::: Records for the exercise :::

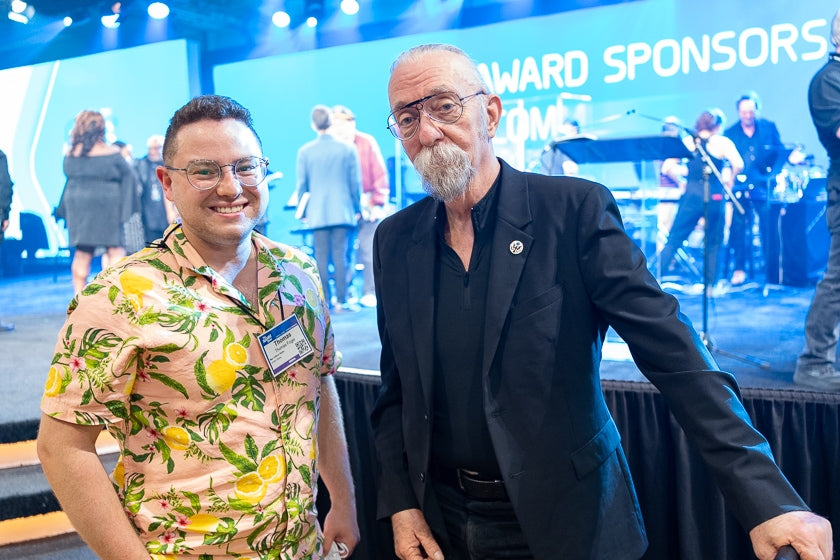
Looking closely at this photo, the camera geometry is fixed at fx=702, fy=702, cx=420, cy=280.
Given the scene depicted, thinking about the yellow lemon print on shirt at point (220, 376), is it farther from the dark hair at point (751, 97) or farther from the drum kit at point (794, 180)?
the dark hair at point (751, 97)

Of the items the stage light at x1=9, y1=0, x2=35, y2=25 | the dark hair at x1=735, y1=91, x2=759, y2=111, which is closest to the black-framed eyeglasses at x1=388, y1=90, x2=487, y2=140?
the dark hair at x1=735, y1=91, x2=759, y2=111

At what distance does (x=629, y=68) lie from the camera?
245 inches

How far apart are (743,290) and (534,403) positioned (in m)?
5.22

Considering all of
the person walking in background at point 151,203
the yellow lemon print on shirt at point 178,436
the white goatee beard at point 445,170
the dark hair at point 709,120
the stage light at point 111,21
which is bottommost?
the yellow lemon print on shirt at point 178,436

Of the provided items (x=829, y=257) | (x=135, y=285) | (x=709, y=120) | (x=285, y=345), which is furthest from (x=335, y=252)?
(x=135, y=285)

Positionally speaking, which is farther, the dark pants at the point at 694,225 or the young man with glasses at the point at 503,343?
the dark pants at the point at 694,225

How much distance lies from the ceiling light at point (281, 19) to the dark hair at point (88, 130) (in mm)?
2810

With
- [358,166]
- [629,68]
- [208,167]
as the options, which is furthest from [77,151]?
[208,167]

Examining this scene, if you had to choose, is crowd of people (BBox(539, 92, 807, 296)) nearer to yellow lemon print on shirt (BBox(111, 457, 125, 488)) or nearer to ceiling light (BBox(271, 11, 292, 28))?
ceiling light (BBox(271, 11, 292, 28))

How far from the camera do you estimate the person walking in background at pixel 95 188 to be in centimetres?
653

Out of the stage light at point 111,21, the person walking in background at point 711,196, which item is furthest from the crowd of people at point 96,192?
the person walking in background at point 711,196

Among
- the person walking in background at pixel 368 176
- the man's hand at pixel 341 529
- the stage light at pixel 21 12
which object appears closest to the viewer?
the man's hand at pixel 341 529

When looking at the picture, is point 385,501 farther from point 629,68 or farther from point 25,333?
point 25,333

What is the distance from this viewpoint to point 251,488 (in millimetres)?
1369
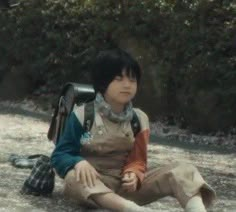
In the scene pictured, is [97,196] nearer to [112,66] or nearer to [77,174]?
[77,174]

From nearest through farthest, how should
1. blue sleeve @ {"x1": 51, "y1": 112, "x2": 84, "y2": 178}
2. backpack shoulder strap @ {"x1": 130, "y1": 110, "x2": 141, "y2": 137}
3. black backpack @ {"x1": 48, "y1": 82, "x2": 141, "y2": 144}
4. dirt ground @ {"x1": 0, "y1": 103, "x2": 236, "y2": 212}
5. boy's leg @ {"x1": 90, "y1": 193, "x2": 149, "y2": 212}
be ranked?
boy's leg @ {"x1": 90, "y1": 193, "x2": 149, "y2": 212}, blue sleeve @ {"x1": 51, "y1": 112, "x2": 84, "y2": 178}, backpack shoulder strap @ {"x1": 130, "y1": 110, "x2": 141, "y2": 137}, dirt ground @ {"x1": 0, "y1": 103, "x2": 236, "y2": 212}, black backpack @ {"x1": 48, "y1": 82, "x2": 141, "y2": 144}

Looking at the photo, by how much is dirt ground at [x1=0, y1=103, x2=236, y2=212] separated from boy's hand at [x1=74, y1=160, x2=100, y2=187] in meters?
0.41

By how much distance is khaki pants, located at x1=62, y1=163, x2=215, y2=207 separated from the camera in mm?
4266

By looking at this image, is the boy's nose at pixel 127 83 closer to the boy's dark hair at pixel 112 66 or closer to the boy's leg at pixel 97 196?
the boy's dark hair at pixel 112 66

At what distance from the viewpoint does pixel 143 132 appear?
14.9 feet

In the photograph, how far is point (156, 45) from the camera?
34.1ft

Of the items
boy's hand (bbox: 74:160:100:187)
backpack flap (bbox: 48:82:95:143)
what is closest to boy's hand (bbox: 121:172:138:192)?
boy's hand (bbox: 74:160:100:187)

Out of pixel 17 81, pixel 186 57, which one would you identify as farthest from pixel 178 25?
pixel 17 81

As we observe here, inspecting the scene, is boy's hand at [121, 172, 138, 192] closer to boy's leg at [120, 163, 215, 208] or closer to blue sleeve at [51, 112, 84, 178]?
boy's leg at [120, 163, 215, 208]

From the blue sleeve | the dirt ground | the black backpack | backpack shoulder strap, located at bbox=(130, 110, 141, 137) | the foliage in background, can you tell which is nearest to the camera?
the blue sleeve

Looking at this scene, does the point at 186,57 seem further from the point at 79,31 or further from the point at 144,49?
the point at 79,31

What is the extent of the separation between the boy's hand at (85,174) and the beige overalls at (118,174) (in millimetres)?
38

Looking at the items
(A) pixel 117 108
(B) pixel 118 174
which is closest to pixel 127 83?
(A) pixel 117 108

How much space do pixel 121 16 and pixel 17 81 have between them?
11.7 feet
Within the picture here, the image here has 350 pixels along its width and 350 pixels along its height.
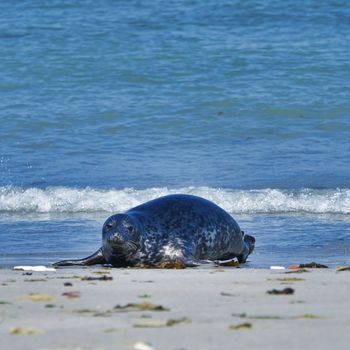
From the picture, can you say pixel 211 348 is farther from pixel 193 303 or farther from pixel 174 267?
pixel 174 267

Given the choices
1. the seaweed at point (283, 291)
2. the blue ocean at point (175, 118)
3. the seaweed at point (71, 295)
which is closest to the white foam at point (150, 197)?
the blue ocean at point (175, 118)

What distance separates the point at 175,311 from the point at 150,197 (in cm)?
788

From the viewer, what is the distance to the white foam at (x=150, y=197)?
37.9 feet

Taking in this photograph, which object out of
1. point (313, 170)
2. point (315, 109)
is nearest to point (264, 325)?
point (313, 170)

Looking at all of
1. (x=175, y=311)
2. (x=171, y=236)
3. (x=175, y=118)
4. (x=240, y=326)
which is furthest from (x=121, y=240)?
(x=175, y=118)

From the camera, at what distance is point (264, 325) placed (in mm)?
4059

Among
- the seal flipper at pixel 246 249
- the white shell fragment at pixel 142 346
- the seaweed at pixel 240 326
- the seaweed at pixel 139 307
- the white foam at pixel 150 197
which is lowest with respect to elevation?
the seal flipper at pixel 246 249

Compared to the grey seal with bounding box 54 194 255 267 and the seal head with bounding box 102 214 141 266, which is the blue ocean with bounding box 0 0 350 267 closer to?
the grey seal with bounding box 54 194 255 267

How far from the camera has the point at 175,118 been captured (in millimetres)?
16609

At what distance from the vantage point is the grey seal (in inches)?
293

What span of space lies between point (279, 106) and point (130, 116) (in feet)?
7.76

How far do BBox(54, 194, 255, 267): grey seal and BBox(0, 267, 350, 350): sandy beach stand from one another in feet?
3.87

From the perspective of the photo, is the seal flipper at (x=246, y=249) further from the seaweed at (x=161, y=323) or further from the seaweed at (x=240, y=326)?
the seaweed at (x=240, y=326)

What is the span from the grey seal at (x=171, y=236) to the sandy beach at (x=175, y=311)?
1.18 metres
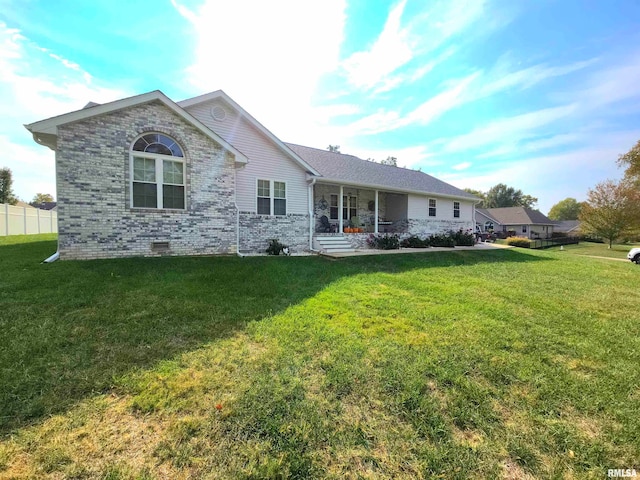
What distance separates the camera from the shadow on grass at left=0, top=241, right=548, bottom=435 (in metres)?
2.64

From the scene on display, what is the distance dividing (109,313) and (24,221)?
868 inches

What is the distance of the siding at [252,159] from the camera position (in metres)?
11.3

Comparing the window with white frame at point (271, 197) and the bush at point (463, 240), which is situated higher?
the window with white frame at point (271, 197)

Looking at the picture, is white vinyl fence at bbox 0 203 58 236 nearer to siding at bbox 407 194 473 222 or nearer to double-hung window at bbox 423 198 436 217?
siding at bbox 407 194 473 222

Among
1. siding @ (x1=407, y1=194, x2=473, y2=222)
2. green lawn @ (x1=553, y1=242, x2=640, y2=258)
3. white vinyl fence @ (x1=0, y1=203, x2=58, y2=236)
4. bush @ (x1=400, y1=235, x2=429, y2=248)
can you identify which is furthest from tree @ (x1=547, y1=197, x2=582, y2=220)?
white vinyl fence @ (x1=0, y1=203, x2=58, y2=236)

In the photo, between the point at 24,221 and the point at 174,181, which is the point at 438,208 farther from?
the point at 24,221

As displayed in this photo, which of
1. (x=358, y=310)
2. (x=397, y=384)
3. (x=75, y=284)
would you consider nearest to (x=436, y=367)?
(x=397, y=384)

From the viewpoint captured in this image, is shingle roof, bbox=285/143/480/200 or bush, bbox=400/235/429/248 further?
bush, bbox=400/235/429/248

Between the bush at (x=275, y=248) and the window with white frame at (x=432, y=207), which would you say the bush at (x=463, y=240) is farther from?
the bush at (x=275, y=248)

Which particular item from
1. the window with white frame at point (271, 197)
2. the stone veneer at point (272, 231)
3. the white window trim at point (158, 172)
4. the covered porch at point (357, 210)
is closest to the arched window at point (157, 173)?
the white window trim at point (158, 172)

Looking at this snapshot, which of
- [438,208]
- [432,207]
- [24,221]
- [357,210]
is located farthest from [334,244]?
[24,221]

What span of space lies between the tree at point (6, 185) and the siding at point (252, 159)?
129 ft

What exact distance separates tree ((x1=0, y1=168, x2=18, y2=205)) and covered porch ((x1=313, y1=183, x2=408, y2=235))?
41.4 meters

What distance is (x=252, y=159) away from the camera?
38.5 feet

:::

→ The task: Retype only the lines running from the line with "In the photo, between" to the end of the listing, including both of those lines.

→ Exercise response:
In the photo, between the point at 24,221 and the point at 174,181, which is the point at 438,208 farther from?
the point at 24,221

As displayed in this photo, which of
1. (x=358, y=310)
2. (x=397, y=384)
3. (x=75, y=284)
would you consider nearest to (x=436, y=367)?
(x=397, y=384)

From the viewpoint captured in this image, is shingle roof, bbox=285/143/480/200 or bush, bbox=400/235/429/248 further?
bush, bbox=400/235/429/248

Between the bush at (x=275, y=248) and the window with white frame at (x=432, y=207), which would you say the bush at (x=463, y=240) is farther from?
the bush at (x=275, y=248)

Which particular item from
1. the window with white frame at point (271, 197)
2. the stone veneer at point (272, 231)
3. the white window trim at point (158, 172)
4. the covered porch at point (357, 210)
is closest to the arched window at point (157, 173)?
the white window trim at point (158, 172)

Looking at this snapshot, which of
- [438,208]
- [432,207]
- [24,221]
- [357,210]
is located farthest from [334,244]?
[24,221]

What span of space lies between the tree at point (6, 185) and the siding at point (252, 159)?
129 ft

What exact distance separates tree ((x1=0, y1=168, x2=18, y2=205)) and covered porch ((x1=313, y1=183, x2=408, y2=235))?
41.4 meters

What distance is (x=252, y=159) away from the camera?
38.5 feet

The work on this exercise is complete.